-- Source data --
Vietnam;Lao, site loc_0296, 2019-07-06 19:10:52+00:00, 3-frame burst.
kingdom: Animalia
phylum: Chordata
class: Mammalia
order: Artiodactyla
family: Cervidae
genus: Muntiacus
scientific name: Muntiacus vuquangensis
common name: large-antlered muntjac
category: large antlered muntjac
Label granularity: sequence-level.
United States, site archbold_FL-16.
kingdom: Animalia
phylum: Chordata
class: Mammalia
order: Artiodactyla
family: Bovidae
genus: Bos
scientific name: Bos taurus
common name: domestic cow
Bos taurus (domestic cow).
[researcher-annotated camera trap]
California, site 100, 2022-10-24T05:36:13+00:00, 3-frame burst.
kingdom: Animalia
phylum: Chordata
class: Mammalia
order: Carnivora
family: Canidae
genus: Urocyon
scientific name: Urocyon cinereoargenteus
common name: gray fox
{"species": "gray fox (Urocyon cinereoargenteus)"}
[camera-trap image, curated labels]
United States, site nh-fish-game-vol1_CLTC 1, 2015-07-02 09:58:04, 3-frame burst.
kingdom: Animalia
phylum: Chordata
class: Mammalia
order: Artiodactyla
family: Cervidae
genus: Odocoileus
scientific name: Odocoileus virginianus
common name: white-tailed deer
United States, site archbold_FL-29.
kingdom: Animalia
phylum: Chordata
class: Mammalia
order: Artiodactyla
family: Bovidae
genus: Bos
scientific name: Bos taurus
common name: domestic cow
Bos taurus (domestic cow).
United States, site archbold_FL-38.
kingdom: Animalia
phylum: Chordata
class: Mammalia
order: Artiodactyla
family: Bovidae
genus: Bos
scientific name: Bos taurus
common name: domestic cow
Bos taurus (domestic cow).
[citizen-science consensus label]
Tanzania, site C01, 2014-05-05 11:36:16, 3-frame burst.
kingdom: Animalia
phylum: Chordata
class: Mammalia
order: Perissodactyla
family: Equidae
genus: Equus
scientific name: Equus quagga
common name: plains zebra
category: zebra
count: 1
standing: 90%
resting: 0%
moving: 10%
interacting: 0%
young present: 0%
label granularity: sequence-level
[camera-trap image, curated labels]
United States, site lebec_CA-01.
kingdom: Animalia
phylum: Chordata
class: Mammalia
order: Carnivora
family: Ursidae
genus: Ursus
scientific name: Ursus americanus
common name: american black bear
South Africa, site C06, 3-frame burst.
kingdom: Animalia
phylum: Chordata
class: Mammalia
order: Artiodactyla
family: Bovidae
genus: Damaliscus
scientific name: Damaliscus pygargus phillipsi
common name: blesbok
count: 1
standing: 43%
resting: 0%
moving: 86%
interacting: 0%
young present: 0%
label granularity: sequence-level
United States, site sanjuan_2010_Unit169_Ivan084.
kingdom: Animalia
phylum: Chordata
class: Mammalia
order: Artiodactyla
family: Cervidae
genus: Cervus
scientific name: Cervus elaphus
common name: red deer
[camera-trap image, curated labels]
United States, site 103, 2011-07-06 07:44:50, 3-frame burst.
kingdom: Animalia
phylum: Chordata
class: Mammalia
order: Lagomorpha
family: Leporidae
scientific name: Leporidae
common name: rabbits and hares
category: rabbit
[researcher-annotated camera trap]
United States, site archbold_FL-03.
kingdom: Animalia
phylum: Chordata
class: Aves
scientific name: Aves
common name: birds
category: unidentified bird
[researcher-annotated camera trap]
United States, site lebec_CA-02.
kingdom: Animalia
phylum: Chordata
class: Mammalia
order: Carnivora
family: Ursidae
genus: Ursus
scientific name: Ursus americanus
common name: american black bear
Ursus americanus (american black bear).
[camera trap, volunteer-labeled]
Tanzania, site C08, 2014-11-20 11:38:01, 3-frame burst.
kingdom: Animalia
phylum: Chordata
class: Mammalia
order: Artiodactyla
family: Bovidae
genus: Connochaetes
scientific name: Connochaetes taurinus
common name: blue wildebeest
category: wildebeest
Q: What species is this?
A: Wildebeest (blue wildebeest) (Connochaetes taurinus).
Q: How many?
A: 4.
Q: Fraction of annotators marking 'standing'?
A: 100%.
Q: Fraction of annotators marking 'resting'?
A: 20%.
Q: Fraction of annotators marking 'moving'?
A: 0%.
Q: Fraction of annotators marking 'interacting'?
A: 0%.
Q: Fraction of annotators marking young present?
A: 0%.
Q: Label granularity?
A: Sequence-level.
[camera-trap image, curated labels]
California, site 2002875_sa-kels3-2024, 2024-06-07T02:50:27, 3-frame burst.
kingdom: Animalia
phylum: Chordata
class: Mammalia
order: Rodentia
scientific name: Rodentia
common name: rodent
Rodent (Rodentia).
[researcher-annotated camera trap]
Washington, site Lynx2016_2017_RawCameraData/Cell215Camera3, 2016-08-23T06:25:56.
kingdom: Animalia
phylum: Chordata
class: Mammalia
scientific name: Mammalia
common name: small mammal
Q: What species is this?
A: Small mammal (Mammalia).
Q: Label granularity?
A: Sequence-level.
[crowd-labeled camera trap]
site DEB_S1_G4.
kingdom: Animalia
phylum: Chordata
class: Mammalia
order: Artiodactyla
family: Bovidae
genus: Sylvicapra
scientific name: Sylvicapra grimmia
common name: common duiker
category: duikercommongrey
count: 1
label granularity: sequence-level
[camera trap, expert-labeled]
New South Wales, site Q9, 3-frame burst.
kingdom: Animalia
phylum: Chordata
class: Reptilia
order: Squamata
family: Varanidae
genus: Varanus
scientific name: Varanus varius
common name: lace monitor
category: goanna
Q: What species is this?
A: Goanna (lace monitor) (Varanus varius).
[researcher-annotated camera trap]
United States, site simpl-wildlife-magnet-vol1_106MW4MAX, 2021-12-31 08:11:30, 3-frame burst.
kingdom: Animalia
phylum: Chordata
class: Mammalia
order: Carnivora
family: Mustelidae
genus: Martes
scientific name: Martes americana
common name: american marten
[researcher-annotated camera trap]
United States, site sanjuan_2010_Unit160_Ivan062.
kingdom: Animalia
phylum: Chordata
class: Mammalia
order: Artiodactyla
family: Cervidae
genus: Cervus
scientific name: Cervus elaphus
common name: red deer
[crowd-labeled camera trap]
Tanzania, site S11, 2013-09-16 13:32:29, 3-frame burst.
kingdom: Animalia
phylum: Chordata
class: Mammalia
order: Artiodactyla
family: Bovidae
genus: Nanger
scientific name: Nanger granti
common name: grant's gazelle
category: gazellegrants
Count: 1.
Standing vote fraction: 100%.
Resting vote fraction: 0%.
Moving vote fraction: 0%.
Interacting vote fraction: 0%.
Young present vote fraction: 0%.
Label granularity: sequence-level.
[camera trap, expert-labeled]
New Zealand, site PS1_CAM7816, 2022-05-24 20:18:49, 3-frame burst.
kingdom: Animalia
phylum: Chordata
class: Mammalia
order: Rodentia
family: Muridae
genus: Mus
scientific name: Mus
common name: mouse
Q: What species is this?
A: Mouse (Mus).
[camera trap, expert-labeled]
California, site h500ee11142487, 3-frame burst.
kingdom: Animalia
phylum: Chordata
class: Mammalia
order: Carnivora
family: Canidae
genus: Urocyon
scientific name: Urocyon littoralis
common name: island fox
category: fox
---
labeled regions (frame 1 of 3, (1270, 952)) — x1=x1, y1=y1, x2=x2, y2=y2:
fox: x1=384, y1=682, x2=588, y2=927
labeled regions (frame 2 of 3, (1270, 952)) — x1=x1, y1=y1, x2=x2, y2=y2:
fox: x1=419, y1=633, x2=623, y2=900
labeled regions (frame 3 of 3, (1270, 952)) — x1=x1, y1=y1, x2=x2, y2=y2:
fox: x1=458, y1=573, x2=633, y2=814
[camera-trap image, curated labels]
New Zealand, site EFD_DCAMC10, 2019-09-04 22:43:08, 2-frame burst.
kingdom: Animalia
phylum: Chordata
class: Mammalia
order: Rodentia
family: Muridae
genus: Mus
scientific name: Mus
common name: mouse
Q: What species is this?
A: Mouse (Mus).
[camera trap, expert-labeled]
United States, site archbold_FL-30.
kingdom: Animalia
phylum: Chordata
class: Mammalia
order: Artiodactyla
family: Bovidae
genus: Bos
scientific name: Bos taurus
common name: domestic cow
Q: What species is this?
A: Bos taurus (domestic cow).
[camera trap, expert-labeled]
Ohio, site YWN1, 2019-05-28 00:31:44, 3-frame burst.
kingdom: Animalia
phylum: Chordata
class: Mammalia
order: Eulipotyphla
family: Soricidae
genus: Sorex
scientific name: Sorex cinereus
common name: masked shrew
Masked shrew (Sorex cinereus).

-- Assigned task --
For the span from the line containing "Moving vote fraction: 0%." through the last line of the entries above, transcribe each line exactly and leave out everything else.

-- Output below --
Moving vote fraction: 0%.
Interacting vote fraction: 0%.
Young present vote fraction: 0%.
Label granularity: sequence-level.
[camera trap, expert-labeled]
New Zealand, site PS1_CAM7816, 2022-05-24 20:18:49, 3-frame burst.
kingdom: Animalia
phylum: Chordata
class: Mammalia
order: Rodentia
family: Muridae
genus: Mus
scientific name: Mus
common name: mouse
Q: What species is this?
A: Mouse (Mus).
[camera trap, expert-labeled]
California, site h500ee11142487, 3-frame burst.
kingdom: Animalia
phylum: Chordata
class: Mammalia
order: Carnivora
family: Canidae
genus: Urocyon
scientific name: Urocyon littoralis
common name: island fox
category: fox
---
labeled regions (frame 1 of 3, (1270, 952)) — x1=x1, y1=y1, x2=x2, y2=y2:
fox: x1=384, y1=682, x2=588, y2=927
labeled regions (frame 2 of 3, (1270, 952)) — x1=x1, y1=y1, x2=x2, y2=y2:
fox: x1=419, y1=633, x2=623, y2=900
labeled regions (frame 3 of 3, (1270, 952)) — x1=x1, y1=y1, x2=x2, y2=y2:
fox: x1=458, y1=573, x2=633, y2=814
[camera-trap image, curated labels]
New Zealand, site EFD_DCAMC10, 2019-09-04 22:43:08, 2-frame burst.
kingdom: Animalia
phylum: Chordata
class: Mammalia
order: Rodentia
family: Muridae
genus: Mus
scientific name: Mus
common name: mouse
Q: What species is this?
A: Mouse (Mus).
[camera trap, expert-labeled]
United States, site archbold_FL-30.
kingdom: Animalia
phylum: Chordata
class: Mammalia
order: Artiodactyla
family: Bovidae
genus: Bos
scientific name: Bos taurus
common name: domestic cow
Q: What species is this?
A: Bos taurus (domestic cow).
[camera trap, expert-labeled]
Ohio, site YWN1, 2019-05-28 00:31:44, 3-frame burst.
kingdom: Animalia
phylum: Chordata
class: Mammalia
order: Eulipotyphla
family: Soricidae
genus: Sorex
scientific name: Sorex cinereus
common name: masked shrew
Masked shrew (Sorex cinereus).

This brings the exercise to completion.